Passage to read:
Implement `memcpy()`: Is `unsigned char *` needed,

2019-07-13 05:30发布

问题:

I was implementing a version of memcpy() to be able to use it with volatile. Is it safe to use char * or do I need unsigned char *?

volatile void *memcpy_v(volatile void *dest, const volatile void *src, size_t n)
{
    const volatile char *src_c  = (const volatile char *)src;
    volatile char *dest_c       = (volatile char *)dest;

    for (size_t i = 0; i < n; i++) {
        dest_c[i]   = src_c[i];
    }

    return  dest;
}

I think unsigned should be necessary to avoid overflow problems if the data in any cell of the buffer is > INT8_MAX, which I think might be UB.

回答1:

In theory, your code might run on a machine which forbids one bit pattern in a signed char. It might use ones' complement or sign-magnitude representations of negative integers, in which one bit pattern would be interpreted as a 0 with a negative sign. Even on two's-complement architectures, the standard allows the implementation to restrict the range of negative integers so that INT_MIN == -INT_MAX, although I don't know of any actual machine which does that.

So, according to §6.2.6.2p2, there may be one signed character value which an implementation might treat as a trap representation:

Which of these [representations of negative integers] applies is implementation-defined, as is whether the value with sign bit 1 and all value bits zero (for the first two [sign-magnitude and two's complement]), or with sign bit and all value bits 1 (for ones' complement), is a trap representation or a normal value. In the case of sign and magnitude and ones’ complement, if this representation is a normal value it is called a negative zero.

(There cannot be any other trap values for character types, because §6.2.6.2 requires that signed char not have any padding bits, which is the only other way that a trap representation can be formed. For the same reason, no bit pattern is a trap representation for unsigned char.)

So, if this hypothetical machine has a C implementation in which char is signed, then it is possible that copying an arbitrary byte through a char will involve copying a trap representation.

For signed integer types other than char (if it happens to be signed) and signed char, reading a value which is a trap representation is undefined behaviour. But §6.2.6.1/5 allows reading and writing these values for character types only:

Certain object representations need not represent a value of the object type. If the stored value of an object has such a representation and is read by an lvalue expression that does not have character type, the behavior is undefined. If such a representation is produced by a side effect that modifies all or any part of the object by an lvalue expression that does not have character type, the behavior is undefined. Such a representation is called a trap representation. (Emphasis added)

Data provided:
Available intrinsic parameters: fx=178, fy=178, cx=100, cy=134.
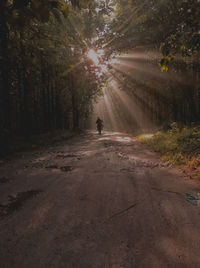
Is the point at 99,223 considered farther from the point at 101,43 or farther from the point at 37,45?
the point at 101,43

What to work on:
(a) Write out the portion of the memcpy() thread between "2019-07-13 05:30发布" and "unsigned char *?", inclusive.
(b) In the memcpy() thread, what reason does the answer give for there being no trap values for character types other than the one permitted by §6.2.6.2p2? Reply in one to three sentences.
(c) Continue the memcpy() thread from the point where it stops.

Task-by-task outputs:
(a)
2019-07-13 05:30发布

问题:

I was implementing a version of memcpy() to be able to use it with volatile. Is it safe to use char * or do I need unsigned char *?

(b) §6.2.6.2 requires that signed char have no padding bits. Padding bits are the only other way a trap representation can be formed, so no other trap values are possible for character types.

(c)
(The third sentence is a bit clunky, but to simplify: storing a value into memory is a "side effect that modifies all of the object", so it's permitted as well.)

In short, thanks to that exception, you can use char in an implementation of memcpy without worrying about undefined behaviour.

However, the same is not true of strcpy. strcpy must check for the trailing NUL byte which terminates a string, which means it needs to compare the value it reads from memory with 0. And the comparison operators (indeed, all arithmetic operators) first perform integer promotion on their operands, which will convert the char to an int. Integer promotion of a trap representation is undefined behaviour, as far as I know, so on the hypothetical C implementation running on the hypothetical machine, you would need to use unsigned char in order to implement strcpy.



回答2:

Is it safe to use char * or do I need unsigned char *?

Perhaps


"String handling" functions such as memcpy() have the specification:

For all functions in this subclause, each character shall be interpreted as if it had the type unsigned char (and therefore every possible object representation is valid and has a different value). C11dr §7.23.1 3

Using unsigned char is the specified "as if" type. Little to be gained attempting others - which may or may not work.


Using char with memcpy() may work, but extending that paradigm to other like functions leads to problems.

A single big reason to avoid char for str...() and mem...() like functions is that sometimes it makes a functional difference unexpectedly.

memcmp(), strcmp() certainly differ with (signed) char vs. unsigned char.

Pedantic: On relic non-2's complement with signed char, only '\0' should end a string. Yet negative_zero == 0 too and a char with negative_zero should not indicate the end of a string.



回答3:

You do not need unsigned.

Like so:

volatile void *memcpy_v(volatile void *dest, const volatile void *src, size_t n)
{
    const volatile char *src_c  = (const volatile char *)src;
    volatile char *dest_c       = (volatile char *)dest;

    for (size_t i = 0; i < n; i++) {
        dest_c[i]   = src_c[i];
    }

    return  dest;
}

Attemping to make a confirming implementation where char has a trap value will eventually lead to a contradiction:

  • fopen("", "rb") does not require use of only fread() and fwrite()
  • fgets() takes a char * as its first argument and can be used on binary files.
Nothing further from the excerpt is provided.